Task description: Collect every line in the rows below that contains the word "would". Case counts.
--- START Dataset excerpts ---
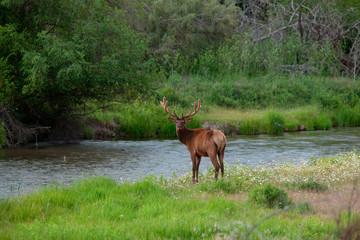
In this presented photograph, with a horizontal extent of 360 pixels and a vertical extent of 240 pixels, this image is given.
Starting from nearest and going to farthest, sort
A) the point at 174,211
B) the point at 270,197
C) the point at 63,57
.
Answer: the point at 174,211
the point at 270,197
the point at 63,57

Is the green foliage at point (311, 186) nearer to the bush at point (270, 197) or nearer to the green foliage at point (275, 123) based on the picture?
the bush at point (270, 197)

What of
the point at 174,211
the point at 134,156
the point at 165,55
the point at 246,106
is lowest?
the point at 134,156

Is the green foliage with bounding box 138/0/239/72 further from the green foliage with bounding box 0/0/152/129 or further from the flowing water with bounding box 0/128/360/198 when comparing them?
the green foliage with bounding box 0/0/152/129

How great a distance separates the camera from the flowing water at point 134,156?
12.2m

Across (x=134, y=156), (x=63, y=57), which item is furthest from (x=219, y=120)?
(x=63, y=57)

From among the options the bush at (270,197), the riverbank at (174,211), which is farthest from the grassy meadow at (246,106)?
the bush at (270,197)

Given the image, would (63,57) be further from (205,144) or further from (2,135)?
(205,144)

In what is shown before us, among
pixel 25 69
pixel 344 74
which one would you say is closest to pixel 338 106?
pixel 344 74

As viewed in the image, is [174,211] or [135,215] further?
[174,211]

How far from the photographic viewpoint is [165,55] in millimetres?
28500

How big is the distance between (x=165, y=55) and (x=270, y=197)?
21.4m

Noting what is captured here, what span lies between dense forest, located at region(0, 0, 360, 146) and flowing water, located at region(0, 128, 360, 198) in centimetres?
178

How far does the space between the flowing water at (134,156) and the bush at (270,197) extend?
10.4ft

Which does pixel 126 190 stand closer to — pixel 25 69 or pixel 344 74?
pixel 25 69
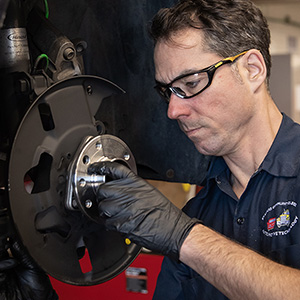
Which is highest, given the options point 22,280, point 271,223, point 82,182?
point 82,182

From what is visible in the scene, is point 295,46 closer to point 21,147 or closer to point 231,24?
point 231,24

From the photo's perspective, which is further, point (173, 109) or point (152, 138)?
point (152, 138)

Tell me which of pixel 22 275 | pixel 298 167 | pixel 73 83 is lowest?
pixel 22 275

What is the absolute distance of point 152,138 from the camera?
1.50 metres

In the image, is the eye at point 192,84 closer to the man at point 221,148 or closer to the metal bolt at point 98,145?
the man at point 221,148

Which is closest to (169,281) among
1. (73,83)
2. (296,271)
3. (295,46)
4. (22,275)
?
(22,275)

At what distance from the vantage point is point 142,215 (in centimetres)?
92

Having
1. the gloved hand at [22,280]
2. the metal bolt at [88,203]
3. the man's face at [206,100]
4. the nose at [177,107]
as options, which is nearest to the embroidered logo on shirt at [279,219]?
the man's face at [206,100]

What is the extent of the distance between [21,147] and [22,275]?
36 centimetres

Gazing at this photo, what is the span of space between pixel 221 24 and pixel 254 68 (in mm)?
135

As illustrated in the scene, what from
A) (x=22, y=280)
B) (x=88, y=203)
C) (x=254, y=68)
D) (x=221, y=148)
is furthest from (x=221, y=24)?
(x=22, y=280)

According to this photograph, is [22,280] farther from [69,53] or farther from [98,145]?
[69,53]

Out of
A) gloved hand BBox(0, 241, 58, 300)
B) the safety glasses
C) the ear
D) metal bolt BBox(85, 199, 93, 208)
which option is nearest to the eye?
the safety glasses

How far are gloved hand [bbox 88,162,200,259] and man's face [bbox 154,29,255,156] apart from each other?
0.77ft
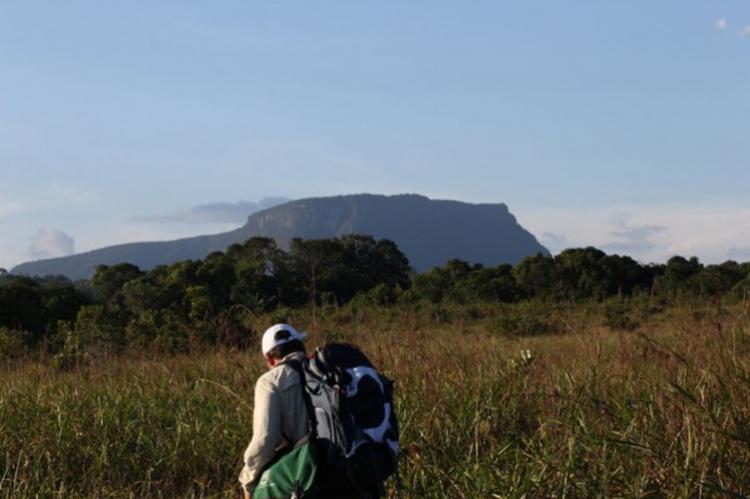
--- END Dataset excerpts ---
Expected output:
Given the image, would (63,57) be further from (205,144) or further from (2,135)?
which one would you say is closest to pixel 338 106?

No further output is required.